Materials and methods

Study population

Study samples were drawn from three National Health and Nutrition Examination Surveys (NHANES III, NHANES 1999–2000, and NHANES 2001–2002). Participant ascertainment and data collection for NHANES have been previously described (Centers for Disease Control and Prevention 1996; Centers for Disease Control and Prevention 2010). Fasting adults (age ≥18 years) were included in this analysis, regardless of self-reported lipid lowering medication use, as less than 4 % of participants fell into this category and previous sensitivity analyses showed that excluding participants based on medication use did not appreciably alter the results of single-SNP tests of association (Dumitrescu et al. 2011). Race/ethnicity was self-described. Body mass index (BMI) was calculated from height and weight measured in the Mobile Examination Center by CDC medical personnel. Current smoking was defined by “do you smoke cigarettes now?” or cotinine levels >15 ng/ml.

All procedures were approved by the CDC Ethics Review Board and written informed consent was obtained from all participants. Because no identifying information was accessed by the investigators, this study was considered exempt from human subjects by Vanderbilt University’s Institutional Review Board.

Laboratory and dietary measurements

Serum HDL-C, triglycerides, and total cholesterol were measured using standard enzymatic methods. LDL-C was calculated using the Friedewald equation, with missing values assigned for samples with triglyceride levels greater than 400 mg/dl. Serum levels of vitamin E (α-tocopherol) and vitamin A (retinol) were measured with isocratic high-performance liquid chromatography (Center for Disease Control and Prevention 1996; Centers for Disease Control and Prevention (CDC) 2002).
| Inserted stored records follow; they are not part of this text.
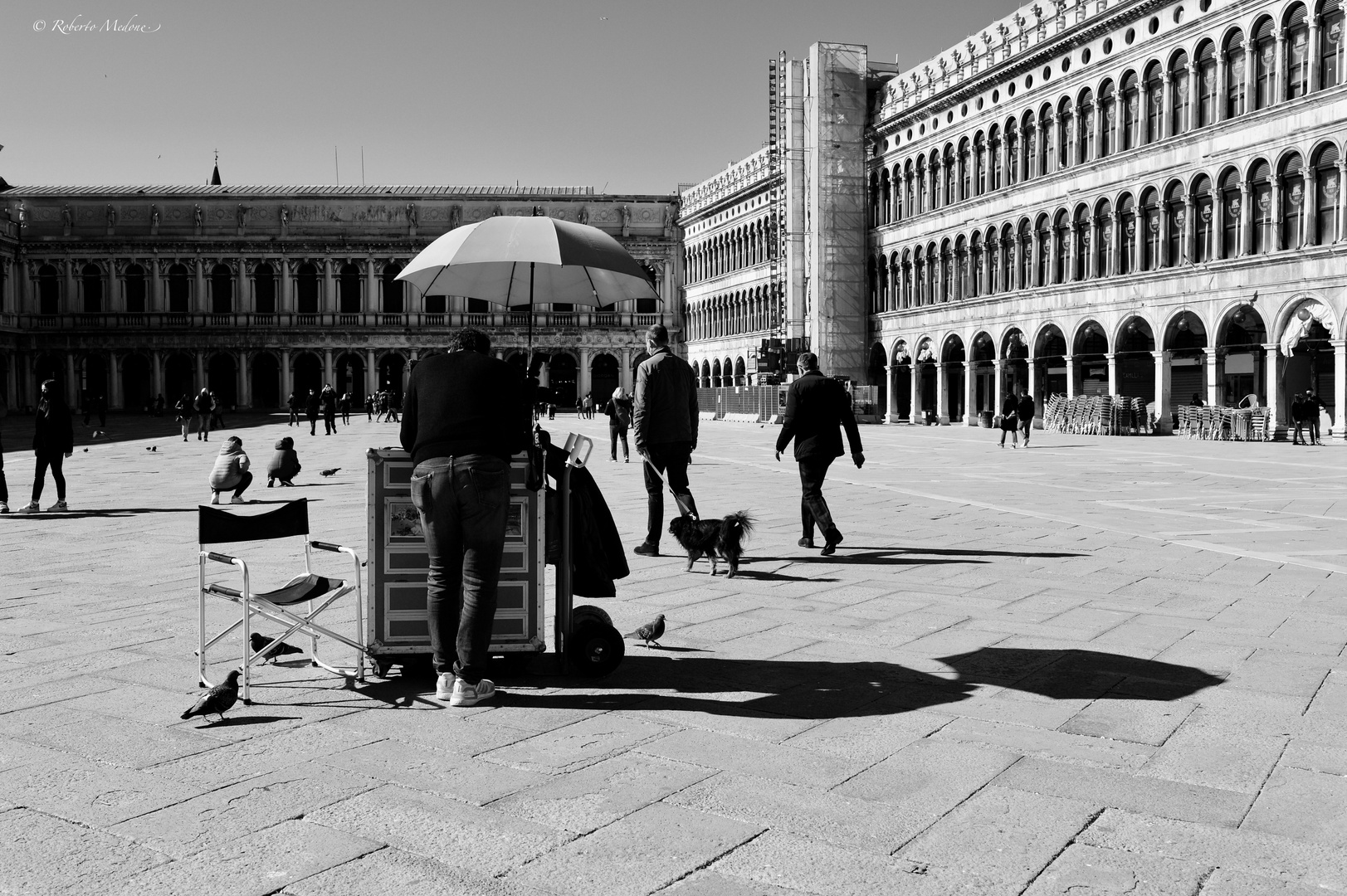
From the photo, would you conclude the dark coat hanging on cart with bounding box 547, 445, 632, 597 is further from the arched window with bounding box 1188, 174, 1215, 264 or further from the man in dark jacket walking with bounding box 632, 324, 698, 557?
the arched window with bounding box 1188, 174, 1215, 264

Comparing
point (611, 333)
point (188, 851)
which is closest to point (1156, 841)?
point (188, 851)

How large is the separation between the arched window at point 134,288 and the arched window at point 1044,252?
5604cm

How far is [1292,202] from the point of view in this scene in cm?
3125

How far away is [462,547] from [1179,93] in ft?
115

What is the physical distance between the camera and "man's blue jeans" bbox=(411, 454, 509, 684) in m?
4.93

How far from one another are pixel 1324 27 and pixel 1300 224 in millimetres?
4552

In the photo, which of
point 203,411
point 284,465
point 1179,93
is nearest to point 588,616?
point 284,465

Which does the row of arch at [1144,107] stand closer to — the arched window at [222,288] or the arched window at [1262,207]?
the arched window at [1262,207]

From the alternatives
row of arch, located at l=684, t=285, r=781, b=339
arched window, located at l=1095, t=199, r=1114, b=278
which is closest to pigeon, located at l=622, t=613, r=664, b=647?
arched window, located at l=1095, t=199, r=1114, b=278

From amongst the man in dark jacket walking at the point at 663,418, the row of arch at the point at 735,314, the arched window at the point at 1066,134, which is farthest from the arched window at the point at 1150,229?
the man in dark jacket walking at the point at 663,418

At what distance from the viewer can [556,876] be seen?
3268mm

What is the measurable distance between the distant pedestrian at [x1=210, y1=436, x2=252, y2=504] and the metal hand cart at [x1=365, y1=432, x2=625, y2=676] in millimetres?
9794

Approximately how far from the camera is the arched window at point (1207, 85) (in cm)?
3366

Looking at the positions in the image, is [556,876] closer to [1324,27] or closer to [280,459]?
[280,459]
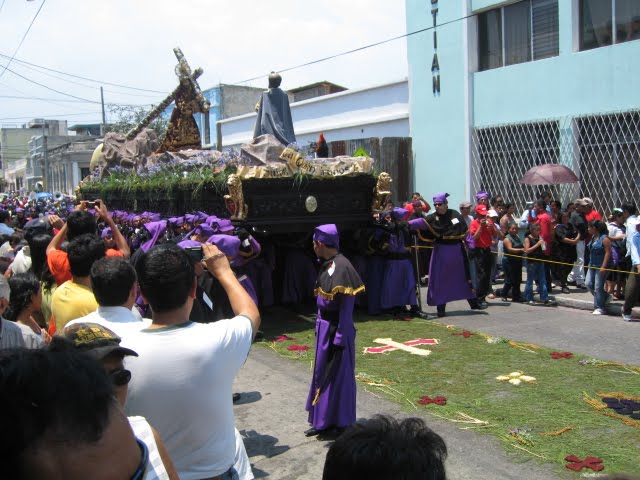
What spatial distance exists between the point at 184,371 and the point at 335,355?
9.50 feet

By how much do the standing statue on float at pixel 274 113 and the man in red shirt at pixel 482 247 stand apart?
3491mm

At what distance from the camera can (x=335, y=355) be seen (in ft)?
17.6

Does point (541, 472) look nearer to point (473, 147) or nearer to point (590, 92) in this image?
point (590, 92)

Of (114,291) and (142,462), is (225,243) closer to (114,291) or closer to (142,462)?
(114,291)

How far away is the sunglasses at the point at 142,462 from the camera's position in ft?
5.37

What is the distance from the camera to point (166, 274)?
2750 millimetres

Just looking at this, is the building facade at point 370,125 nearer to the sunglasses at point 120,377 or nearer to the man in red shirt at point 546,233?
the man in red shirt at point 546,233

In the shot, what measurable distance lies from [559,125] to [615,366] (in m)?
7.94

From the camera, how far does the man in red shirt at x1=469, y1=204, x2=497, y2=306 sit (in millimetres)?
11172

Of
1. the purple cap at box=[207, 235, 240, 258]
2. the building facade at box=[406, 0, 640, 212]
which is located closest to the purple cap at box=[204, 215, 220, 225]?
the purple cap at box=[207, 235, 240, 258]

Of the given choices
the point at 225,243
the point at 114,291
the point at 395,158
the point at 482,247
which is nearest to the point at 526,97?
the point at 395,158

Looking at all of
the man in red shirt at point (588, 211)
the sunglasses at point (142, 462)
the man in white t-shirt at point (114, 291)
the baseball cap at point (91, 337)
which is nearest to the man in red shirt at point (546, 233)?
the man in red shirt at point (588, 211)

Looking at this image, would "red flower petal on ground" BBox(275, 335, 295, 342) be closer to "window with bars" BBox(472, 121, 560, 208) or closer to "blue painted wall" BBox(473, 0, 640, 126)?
"window with bars" BBox(472, 121, 560, 208)

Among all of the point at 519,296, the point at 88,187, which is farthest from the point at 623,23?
the point at 88,187
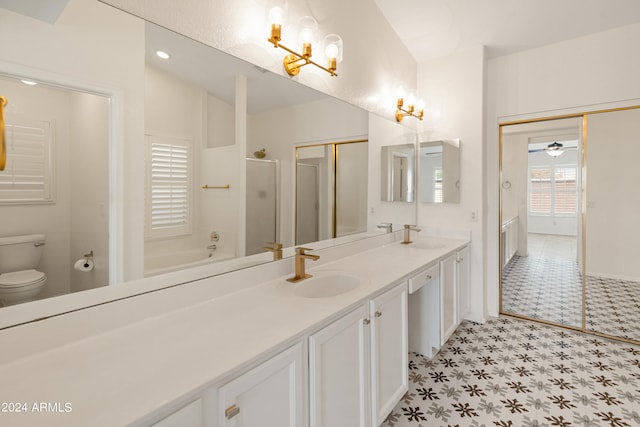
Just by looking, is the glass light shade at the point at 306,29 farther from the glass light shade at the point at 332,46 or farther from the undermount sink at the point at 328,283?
the undermount sink at the point at 328,283

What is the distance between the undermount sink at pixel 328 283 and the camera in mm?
1577

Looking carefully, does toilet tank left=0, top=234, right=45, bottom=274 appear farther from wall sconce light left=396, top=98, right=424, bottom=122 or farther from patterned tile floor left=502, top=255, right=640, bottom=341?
patterned tile floor left=502, top=255, right=640, bottom=341

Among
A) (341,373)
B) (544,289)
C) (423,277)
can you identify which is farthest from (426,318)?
(544,289)

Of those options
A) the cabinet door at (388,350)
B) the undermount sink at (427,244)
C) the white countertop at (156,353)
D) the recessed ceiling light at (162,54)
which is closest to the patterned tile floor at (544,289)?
the undermount sink at (427,244)

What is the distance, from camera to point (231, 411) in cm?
81

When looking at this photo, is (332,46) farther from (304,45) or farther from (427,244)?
(427,244)

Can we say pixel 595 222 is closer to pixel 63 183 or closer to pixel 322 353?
pixel 322 353

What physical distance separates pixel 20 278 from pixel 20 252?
0.25ft

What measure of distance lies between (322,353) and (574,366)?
7.05 feet

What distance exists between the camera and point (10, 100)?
2.77ft

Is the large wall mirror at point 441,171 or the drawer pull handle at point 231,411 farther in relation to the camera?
the large wall mirror at point 441,171

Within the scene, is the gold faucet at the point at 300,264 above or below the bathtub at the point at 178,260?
below

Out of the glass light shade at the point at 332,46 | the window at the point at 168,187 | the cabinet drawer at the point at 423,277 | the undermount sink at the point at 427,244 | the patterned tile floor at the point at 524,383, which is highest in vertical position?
the glass light shade at the point at 332,46

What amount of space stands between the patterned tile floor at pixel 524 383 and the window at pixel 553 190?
3.65ft
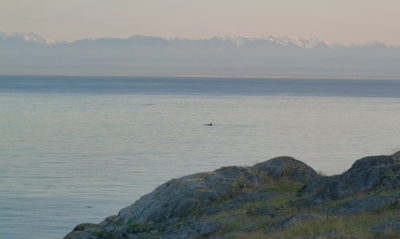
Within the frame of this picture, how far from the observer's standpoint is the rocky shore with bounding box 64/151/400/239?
13.8 m

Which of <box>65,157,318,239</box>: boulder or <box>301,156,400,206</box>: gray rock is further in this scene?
<box>65,157,318,239</box>: boulder

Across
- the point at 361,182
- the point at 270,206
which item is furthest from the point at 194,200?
the point at 361,182

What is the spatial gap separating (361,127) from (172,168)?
39.0 metres

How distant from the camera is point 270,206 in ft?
56.0

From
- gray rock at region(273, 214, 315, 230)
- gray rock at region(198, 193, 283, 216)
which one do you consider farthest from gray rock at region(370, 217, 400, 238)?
gray rock at region(198, 193, 283, 216)

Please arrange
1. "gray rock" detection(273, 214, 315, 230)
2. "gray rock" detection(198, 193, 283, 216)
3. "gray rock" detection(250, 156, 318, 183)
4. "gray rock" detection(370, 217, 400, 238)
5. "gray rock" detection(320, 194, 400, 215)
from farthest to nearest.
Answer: "gray rock" detection(250, 156, 318, 183) < "gray rock" detection(198, 193, 283, 216) < "gray rock" detection(320, 194, 400, 215) < "gray rock" detection(273, 214, 315, 230) < "gray rock" detection(370, 217, 400, 238)

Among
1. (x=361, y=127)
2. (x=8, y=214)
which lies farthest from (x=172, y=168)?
(x=361, y=127)

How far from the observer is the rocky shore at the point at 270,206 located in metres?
13.8

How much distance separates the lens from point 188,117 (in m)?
88.9

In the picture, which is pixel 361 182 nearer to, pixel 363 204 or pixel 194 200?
pixel 363 204

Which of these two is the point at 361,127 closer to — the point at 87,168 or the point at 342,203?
the point at 87,168

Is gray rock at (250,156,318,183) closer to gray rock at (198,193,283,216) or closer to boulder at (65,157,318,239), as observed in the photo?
boulder at (65,157,318,239)

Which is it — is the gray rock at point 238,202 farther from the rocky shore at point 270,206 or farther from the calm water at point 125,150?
the calm water at point 125,150

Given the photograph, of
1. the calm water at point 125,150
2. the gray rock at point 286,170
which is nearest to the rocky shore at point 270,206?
the gray rock at point 286,170
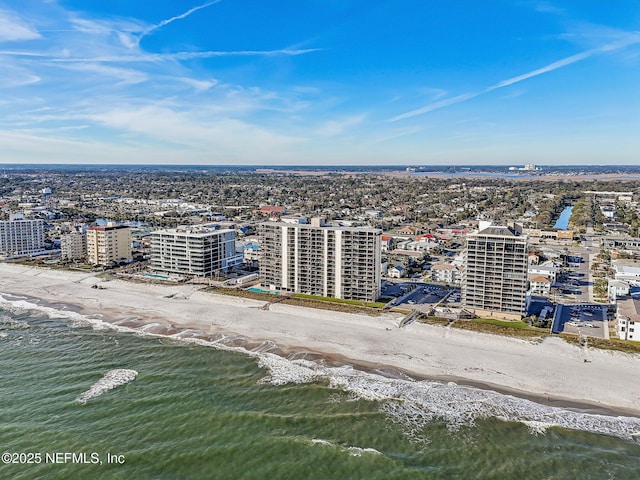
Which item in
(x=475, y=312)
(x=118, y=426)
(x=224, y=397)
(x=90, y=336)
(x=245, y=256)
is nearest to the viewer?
(x=118, y=426)

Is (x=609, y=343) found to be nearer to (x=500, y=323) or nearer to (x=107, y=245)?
(x=500, y=323)

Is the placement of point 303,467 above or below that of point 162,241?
below

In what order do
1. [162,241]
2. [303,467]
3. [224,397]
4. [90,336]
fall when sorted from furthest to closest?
[162,241] < [90,336] < [224,397] < [303,467]

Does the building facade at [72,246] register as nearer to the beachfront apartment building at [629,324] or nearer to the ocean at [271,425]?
the ocean at [271,425]

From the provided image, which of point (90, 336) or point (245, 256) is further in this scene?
point (245, 256)

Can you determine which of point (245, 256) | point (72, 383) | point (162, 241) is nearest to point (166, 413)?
point (72, 383)

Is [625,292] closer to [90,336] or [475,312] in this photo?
[475,312]

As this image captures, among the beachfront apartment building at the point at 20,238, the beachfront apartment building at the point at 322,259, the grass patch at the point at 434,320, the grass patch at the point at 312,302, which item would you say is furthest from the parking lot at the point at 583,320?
the beachfront apartment building at the point at 20,238

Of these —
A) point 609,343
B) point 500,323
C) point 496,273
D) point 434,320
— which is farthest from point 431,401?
point 496,273
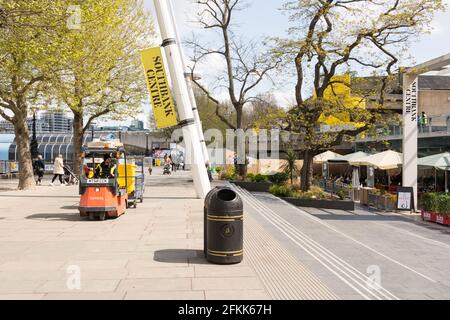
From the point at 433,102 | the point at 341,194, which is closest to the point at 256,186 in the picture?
the point at 341,194

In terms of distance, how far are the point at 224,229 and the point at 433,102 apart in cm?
3930

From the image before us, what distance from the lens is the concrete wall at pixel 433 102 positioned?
1633 inches

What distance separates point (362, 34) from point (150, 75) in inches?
420

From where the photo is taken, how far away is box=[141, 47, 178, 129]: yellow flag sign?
16.3 m

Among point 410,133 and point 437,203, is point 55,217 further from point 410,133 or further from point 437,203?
point 410,133

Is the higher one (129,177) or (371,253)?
(129,177)

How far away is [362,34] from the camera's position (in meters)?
21.6

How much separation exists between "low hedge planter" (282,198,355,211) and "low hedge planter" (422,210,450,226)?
138 inches

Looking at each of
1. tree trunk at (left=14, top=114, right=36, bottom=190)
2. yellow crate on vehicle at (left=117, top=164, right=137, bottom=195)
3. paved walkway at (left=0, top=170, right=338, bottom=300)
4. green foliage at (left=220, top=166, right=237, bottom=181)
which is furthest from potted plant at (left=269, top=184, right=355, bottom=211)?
tree trunk at (left=14, top=114, right=36, bottom=190)

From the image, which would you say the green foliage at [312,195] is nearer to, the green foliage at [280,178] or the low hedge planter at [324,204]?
the low hedge planter at [324,204]

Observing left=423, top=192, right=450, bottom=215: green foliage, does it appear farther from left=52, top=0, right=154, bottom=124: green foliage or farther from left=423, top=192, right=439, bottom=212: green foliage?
left=52, top=0, right=154, bottom=124: green foliage

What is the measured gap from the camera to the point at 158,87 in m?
16.5

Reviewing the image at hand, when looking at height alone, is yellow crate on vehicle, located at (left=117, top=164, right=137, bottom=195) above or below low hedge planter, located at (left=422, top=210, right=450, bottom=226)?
above
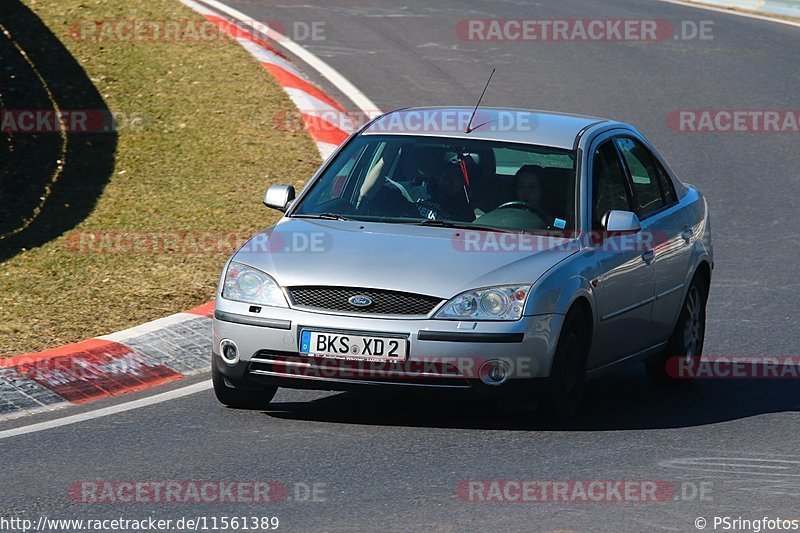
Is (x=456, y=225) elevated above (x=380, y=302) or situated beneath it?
elevated above

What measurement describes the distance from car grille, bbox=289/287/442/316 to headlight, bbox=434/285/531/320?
90mm

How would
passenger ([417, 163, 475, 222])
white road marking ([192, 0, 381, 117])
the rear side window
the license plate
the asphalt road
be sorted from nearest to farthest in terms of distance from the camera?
the asphalt road, the license plate, passenger ([417, 163, 475, 222]), the rear side window, white road marking ([192, 0, 381, 117])

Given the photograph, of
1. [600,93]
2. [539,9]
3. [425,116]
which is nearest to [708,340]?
[425,116]

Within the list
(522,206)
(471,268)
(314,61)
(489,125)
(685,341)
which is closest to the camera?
(471,268)

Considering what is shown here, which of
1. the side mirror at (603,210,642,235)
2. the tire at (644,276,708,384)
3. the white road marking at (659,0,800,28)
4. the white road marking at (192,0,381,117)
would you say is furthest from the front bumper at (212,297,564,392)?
the white road marking at (659,0,800,28)

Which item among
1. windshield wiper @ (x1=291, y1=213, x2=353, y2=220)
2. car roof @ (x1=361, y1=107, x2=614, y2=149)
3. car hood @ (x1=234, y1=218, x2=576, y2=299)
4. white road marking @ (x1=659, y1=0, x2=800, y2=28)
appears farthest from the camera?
white road marking @ (x1=659, y1=0, x2=800, y2=28)

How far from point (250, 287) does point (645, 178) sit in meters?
2.94

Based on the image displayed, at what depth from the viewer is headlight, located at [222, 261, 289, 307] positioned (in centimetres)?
793

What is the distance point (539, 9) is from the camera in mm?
25047

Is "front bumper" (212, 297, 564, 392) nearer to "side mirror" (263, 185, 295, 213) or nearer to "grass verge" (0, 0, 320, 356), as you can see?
"side mirror" (263, 185, 295, 213)

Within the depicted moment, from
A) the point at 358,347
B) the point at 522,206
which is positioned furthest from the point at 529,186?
the point at 358,347

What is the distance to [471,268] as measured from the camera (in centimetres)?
787

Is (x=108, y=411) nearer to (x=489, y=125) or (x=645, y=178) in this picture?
(x=489, y=125)

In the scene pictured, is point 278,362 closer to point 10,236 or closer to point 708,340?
point 708,340
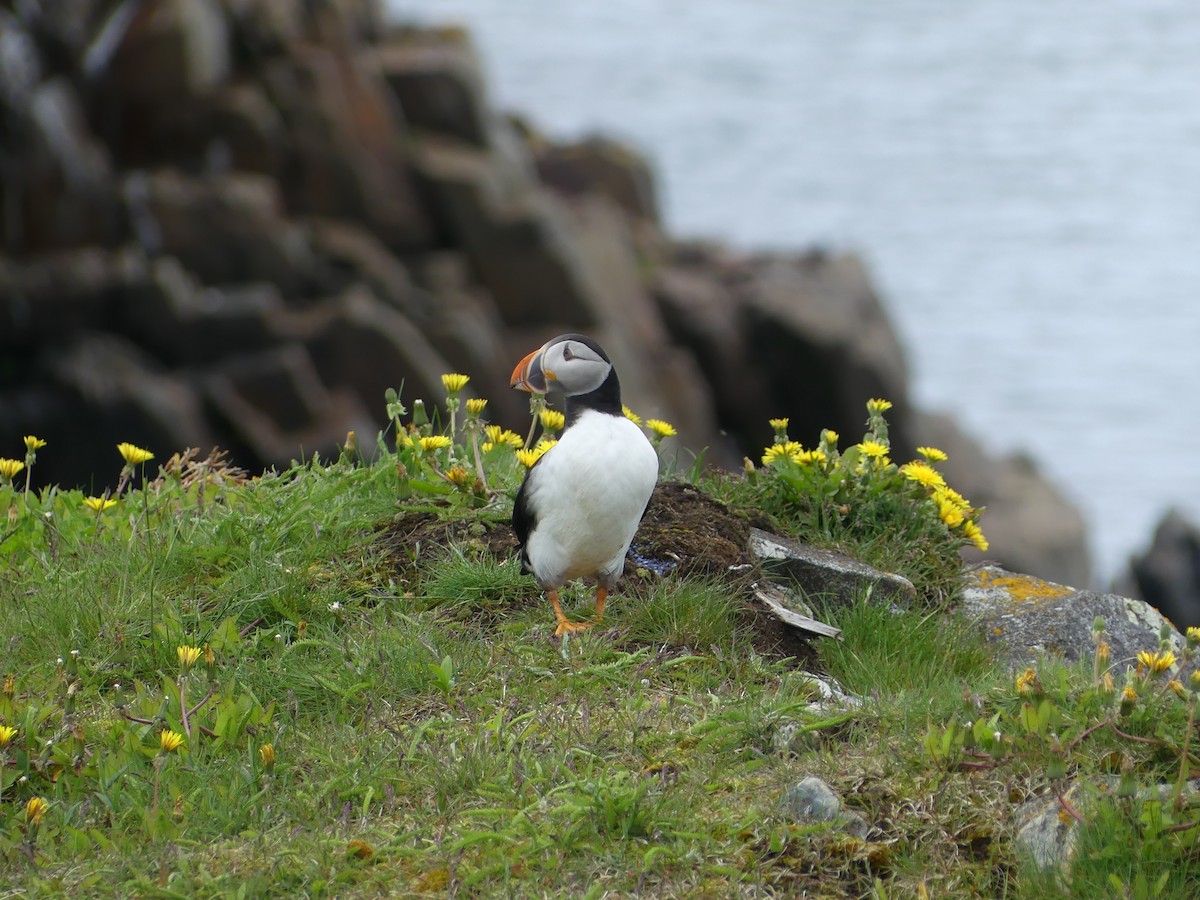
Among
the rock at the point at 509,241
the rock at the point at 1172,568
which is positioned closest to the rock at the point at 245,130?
the rock at the point at 509,241

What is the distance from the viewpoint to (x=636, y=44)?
75.5 m

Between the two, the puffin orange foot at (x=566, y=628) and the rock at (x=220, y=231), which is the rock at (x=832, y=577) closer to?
the puffin orange foot at (x=566, y=628)

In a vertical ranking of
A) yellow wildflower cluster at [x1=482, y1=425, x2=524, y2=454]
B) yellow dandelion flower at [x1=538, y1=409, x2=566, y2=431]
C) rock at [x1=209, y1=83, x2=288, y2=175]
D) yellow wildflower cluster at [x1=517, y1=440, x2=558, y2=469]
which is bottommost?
yellow wildflower cluster at [x1=482, y1=425, x2=524, y2=454]

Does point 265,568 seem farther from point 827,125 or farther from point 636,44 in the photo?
point 636,44

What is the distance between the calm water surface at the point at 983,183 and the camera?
132ft

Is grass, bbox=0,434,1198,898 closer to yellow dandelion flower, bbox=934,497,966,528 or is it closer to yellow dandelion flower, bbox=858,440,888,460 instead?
yellow dandelion flower, bbox=934,497,966,528

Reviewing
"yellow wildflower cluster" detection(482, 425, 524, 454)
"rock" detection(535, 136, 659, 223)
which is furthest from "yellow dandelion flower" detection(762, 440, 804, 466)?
"rock" detection(535, 136, 659, 223)

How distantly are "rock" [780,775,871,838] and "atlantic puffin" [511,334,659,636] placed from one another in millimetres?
1017

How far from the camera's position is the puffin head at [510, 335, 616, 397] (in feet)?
14.1

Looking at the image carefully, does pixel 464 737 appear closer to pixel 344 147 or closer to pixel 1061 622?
pixel 1061 622

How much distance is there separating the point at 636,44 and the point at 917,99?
1536 cm

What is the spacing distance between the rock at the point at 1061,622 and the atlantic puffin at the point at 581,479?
152 centimetres

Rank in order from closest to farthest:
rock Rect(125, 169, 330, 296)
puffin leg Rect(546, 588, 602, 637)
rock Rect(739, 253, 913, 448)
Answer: puffin leg Rect(546, 588, 602, 637)
rock Rect(125, 169, 330, 296)
rock Rect(739, 253, 913, 448)

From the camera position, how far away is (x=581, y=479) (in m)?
4.17
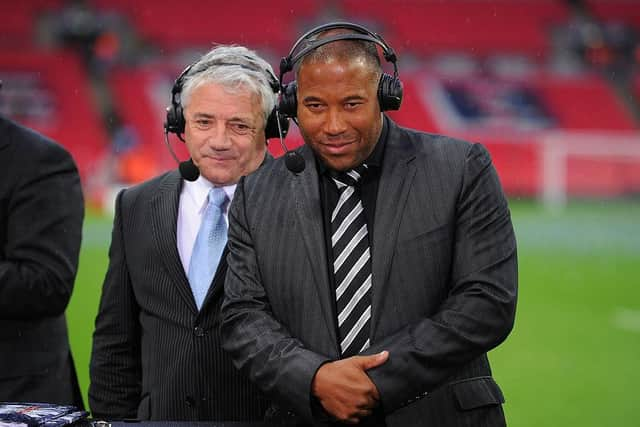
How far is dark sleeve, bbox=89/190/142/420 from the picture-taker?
264cm

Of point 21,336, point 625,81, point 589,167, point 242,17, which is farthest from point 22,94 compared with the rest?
point 21,336

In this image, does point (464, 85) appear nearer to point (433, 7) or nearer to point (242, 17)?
point (433, 7)

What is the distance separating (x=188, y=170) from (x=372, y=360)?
885 mm

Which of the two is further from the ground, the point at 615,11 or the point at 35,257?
the point at 615,11

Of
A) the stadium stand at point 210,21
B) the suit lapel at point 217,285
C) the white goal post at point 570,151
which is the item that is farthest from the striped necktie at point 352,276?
the stadium stand at point 210,21

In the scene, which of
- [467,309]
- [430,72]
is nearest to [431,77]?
[430,72]

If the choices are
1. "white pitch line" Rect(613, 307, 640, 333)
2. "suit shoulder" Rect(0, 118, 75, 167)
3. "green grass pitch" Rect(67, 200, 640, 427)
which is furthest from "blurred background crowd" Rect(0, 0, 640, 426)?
"suit shoulder" Rect(0, 118, 75, 167)

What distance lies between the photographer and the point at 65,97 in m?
18.9

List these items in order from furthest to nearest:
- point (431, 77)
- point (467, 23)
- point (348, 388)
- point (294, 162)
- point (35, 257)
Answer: point (467, 23), point (431, 77), point (35, 257), point (294, 162), point (348, 388)

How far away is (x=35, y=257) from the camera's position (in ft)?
9.07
Data for dietary intake were collected via a 24-h dietary recall administered by a trained dietary interviewer. Total nutrient intake was calculated using the US Department of Agriculture’s survey nutrient database. Total energy intake from fat, protein, carbohydrates, and alcohol was calculated by multiplying the grams of intake by the appropriate conversation factor: 9, 4, 4, and 7 kcal/g, respectively.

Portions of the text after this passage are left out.